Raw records
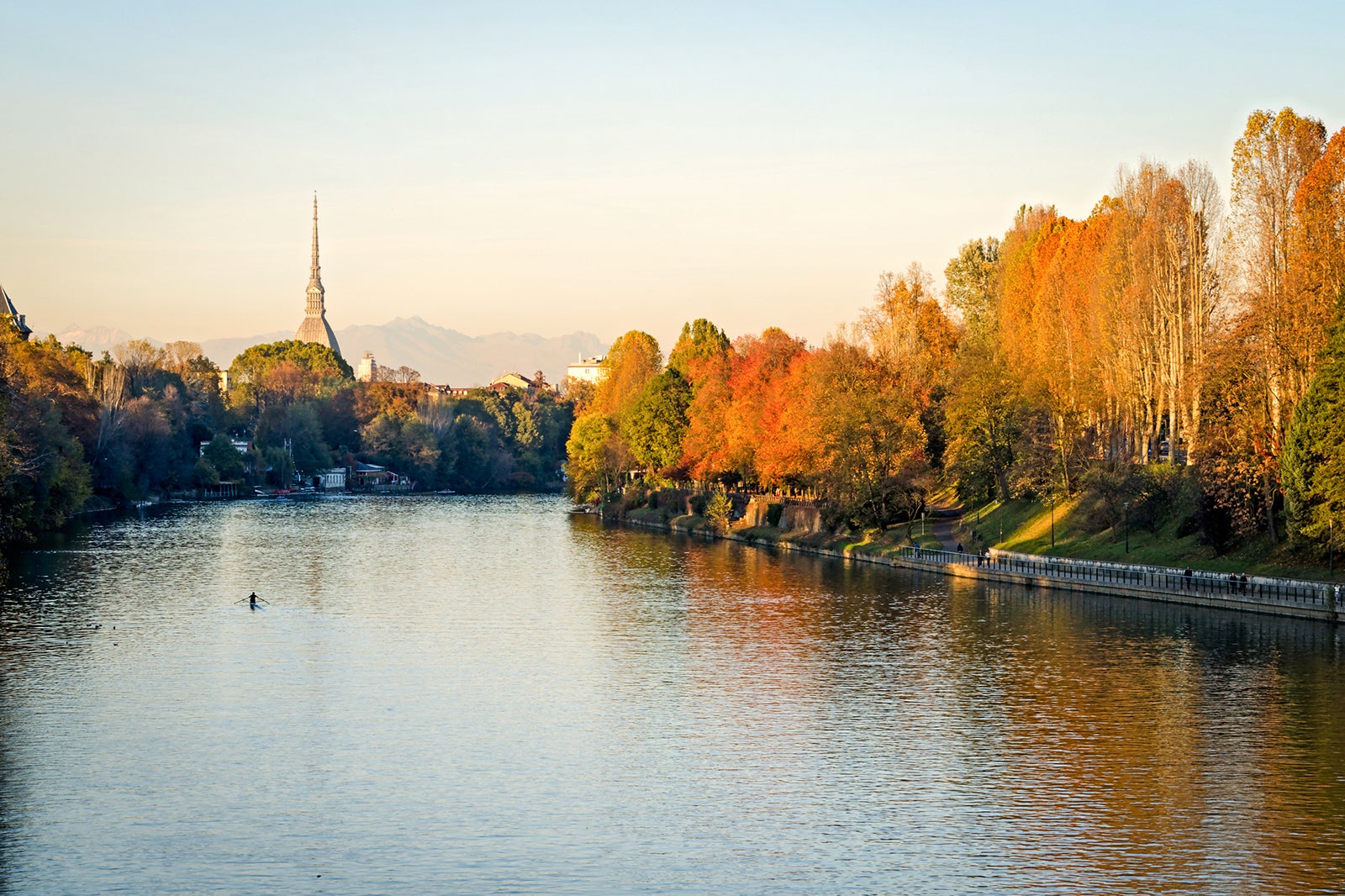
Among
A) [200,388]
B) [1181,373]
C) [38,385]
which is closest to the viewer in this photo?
[1181,373]

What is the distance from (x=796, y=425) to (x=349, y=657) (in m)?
Answer: 48.2

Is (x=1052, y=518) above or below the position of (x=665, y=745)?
above

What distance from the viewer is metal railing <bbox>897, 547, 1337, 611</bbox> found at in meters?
53.8

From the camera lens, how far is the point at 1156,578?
6081 centimetres

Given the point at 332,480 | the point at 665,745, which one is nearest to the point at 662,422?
the point at 332,480

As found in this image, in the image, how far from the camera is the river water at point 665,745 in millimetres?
27719

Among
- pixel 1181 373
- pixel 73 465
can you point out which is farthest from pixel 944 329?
pixel 73 465

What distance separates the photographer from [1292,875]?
26.3m

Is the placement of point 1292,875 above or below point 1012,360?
below

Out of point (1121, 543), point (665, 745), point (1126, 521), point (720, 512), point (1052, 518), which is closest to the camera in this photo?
point (665, 745)

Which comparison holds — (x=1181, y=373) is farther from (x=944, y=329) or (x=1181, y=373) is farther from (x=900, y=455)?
(x=944, y=329)

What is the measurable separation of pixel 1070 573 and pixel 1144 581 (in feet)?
18.9

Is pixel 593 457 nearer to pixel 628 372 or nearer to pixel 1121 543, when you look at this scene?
pixel 628 372

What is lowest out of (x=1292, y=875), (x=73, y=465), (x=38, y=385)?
(x=1292, y=875)
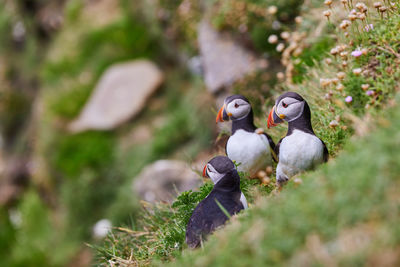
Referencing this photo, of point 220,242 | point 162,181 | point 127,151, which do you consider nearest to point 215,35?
point 162,181

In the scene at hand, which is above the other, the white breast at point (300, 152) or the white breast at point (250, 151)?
the white breast at point (250, 151)

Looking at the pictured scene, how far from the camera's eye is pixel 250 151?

● **Exercise directions**:
Rewrite the lines of the material, from its first line through the line containing "6081 centimetres", as a Markdown table with the columns Row and Line, omitting blank lines and leaving out the pictures.

● **Solution**:
| Row | Line |
|---|---|
| 1 | Among |
| 2 | A) [200,388] |
| 3 | B) [1181,373] |
| 4 | C) [38,385] |
| 5 | which is closest to the viewer in this photo? |
| 6 | [1181,373] |
| 7 | What is the distance from (x=796, y=425) to (x=349, y=657) (in m)? |
| 8 | Answer: 48.2 |
| 9 | Is (x=1052, y=518) above or below the position of (x=665, y=745)? |
| 10 | above |
| 11 | What distance from the viewer is metal railing <bbox>897, 547, 1337, 611</bbox> found at in meters? |
| 12 | 53.8 |
| 13 | From the camera lens, how far is the point at 1156,578? |
| 14 | 6081 centimetres |